Experiments were performed on a JEOL JEM-2100F microscope operated at 200 kV, equipped with an Oxford Instruments ISIS/INCA energy-dispersive X-ray spectroscopy (EDS) system with an Oxford Pentafet Ultrathin Window (UTW) Detector.

The aberration-corrected high-angle annual dark-field scanning transmission electron microscopy (AC-HAADF-STEM) analysis was performed on a JEOL JEM-ARM200F equipped with a CEOS probe corrector, with a guaranteed resolution of 0.08 nm. Before microscopy examination, the sample was ultrasonically dispersed in ethanol for 15–20 min, and then a drop of the suspension was deposited on a copper TEM grid coated with a thin holey carbon film.

X-ray photoelectron spectroscopy (XPS)

Spectra were obtained on a Thermo ESCALAB 250 X-ray photoelectron spectrometer equipped with Al Kα excitation source and with C as internal standard (C 1s = 284.0 eV).

Soft X-ray absorption spectroscopy (soft-XAS) spectra

Soft X-ray absorption spectroscopy (soft-XAS) spectra of P L_2,3-edge were performed at the beamline MCD-A at the National Synchrotron Radiation Laboratory (NSRL) in Hefei, China.

X-ray absorption spectra (XAS)

X-ray absorption spectra (XAS) including X-ray absorption near edge structure (XANES) and extended X-ray absorption fine structure (EXAFS) at Fe K-edge of the samples were measured at the beamline 14W of the Shanghai synchrotron radiation facility (SSRF) in China. The output beam was selected by a Si(111) monochromator, and the energy was calibrated against a Fe foil. The data were collected at room temperature under transmission mode.

Nuclear magnetic resonance spectroscopy (NMR)

Nuclear Magnetic Resonance spectroscopy (NMR) spectra were recorded at room temperature in CDCl₃ or d⁶-DMSO on a 300/400 MHz Bruker DRX-300/400 NMR spectrometer.

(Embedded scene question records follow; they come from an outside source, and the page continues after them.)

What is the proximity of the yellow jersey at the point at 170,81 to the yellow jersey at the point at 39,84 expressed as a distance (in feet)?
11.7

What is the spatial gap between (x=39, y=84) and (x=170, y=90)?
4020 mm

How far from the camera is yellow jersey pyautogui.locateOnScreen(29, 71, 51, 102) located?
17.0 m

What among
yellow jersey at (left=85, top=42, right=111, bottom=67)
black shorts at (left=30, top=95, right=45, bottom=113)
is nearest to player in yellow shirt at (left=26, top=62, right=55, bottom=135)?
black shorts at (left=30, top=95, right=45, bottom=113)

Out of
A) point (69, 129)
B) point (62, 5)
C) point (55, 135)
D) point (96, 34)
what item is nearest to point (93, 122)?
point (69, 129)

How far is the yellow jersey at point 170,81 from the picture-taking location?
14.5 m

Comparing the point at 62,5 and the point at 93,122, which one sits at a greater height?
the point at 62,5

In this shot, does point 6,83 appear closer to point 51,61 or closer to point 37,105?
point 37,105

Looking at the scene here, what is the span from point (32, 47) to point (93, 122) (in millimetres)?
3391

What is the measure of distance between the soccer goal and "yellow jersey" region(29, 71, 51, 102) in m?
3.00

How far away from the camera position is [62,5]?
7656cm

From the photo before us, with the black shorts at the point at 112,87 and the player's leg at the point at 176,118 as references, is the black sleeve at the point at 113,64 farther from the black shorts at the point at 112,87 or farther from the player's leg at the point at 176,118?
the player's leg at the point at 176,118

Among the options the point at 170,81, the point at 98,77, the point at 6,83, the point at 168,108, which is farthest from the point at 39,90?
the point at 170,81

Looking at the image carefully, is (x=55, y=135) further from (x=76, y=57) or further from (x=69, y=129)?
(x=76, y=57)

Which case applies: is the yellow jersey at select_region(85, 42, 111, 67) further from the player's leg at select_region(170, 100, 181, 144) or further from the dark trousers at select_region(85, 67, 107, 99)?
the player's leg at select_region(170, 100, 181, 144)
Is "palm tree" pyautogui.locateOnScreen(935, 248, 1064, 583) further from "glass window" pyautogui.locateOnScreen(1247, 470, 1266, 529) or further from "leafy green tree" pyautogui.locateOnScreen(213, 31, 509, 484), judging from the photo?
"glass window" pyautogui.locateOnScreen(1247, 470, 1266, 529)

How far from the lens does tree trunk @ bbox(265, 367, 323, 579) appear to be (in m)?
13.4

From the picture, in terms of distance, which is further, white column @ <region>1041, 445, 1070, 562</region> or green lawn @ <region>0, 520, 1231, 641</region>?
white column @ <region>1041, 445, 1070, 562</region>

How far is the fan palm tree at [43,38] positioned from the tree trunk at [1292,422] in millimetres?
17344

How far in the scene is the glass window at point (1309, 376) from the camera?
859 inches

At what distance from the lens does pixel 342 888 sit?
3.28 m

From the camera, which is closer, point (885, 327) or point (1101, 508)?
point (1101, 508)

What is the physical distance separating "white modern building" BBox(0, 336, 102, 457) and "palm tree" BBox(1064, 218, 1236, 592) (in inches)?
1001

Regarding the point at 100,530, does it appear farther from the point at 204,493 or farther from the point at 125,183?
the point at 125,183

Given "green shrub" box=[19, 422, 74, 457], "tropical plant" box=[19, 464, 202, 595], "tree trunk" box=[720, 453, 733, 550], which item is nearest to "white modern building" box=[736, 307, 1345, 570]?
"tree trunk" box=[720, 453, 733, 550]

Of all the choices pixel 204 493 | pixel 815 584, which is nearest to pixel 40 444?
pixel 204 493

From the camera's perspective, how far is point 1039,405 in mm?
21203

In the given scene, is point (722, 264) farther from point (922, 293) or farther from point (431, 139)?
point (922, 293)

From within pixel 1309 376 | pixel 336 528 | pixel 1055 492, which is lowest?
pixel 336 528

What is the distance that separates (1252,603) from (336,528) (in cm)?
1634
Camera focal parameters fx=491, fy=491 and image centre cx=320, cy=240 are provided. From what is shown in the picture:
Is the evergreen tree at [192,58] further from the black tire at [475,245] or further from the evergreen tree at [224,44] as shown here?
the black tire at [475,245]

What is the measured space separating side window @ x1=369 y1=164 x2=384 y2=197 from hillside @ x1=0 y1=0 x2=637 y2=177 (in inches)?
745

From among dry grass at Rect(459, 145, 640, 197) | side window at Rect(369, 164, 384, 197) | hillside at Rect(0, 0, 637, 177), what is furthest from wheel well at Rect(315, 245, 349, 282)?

Density functional theory (DFT) calculations

Spin-polarized density functional theory (DFT) computations were performed by Vienna ab-initio simulation package (VASP)⁵⁷. The projector augmented wave pseudo-potentials (PAW)⁵⁸ were used to describe the interaction between atomic cores and valence electrons. The Perdew–Burke–Ernzerhof (PBE)⁵⁹ functional within the generalized gradient approximation (GGA) were used to get the electron exchange and correlation energies. The cutoff energy was set by 500 eV. The FeP₁C₃ site was constructed in a 6 × 6 periodic graphene supercell according to the experimental coordination number. The vacuum layers were set by 20 Å. A 1 × 1 × 1 Gamma centered Monkhorst Pack k-point sampling was chosen⁶⁰. Geometry optimizations were pursued until the force on each atom falls below the convergence criterion of 0.02 eV/Å and energies were converged within 10⁻⁵ eV. The climbing−image nudged elastic band (CI–NEB) method⁶¹ combined with the DIMER method⁶² was used to search the transition states. The transition state structure is confirmed by only one imaginary frequency in frequencies analysis. All reported energetic data include zero-point-energy (ZPE) correction. The adsorption energy (E_ads) of adsorbate (X*) is according to the equation of E_ads = E_X*/slab − E_slab − E_x, where E_X*/slab, E_slab, and E_x is the optimized total energy of the slab with X*, the clean slab, and the free adsorbate (X) in gas phase (in a 20 Å × 20 Å × 20 Å cell). The barrier (E_a) and the reaction energy (E_r) are calculated according to E_a = E_TS − E_IS and E_r = E_FS − E_IS, where E_IS, E_TS and E_FS are the total energies of the corresponding initial state (IS), transition state (TS) and final state (FS), respectively. And the Gibbs free energies of periodic model system are estimated by VASPKIT code⁶³. G_a and G_r represent Gibbs free energy barriers and Gibbs reaction free energies, respectively, which are calculated by G_a = G_TS − G_IS and G_r = G_FS − G_IS.

In addition, the protonation Gibbs free energy at 298 K was computed at the B3PW91⁶⁴ level of theory in conjugation with the TZVP⁶⁵ all electron basis set and carried out by using the Gaussian 16 program⁶⁶.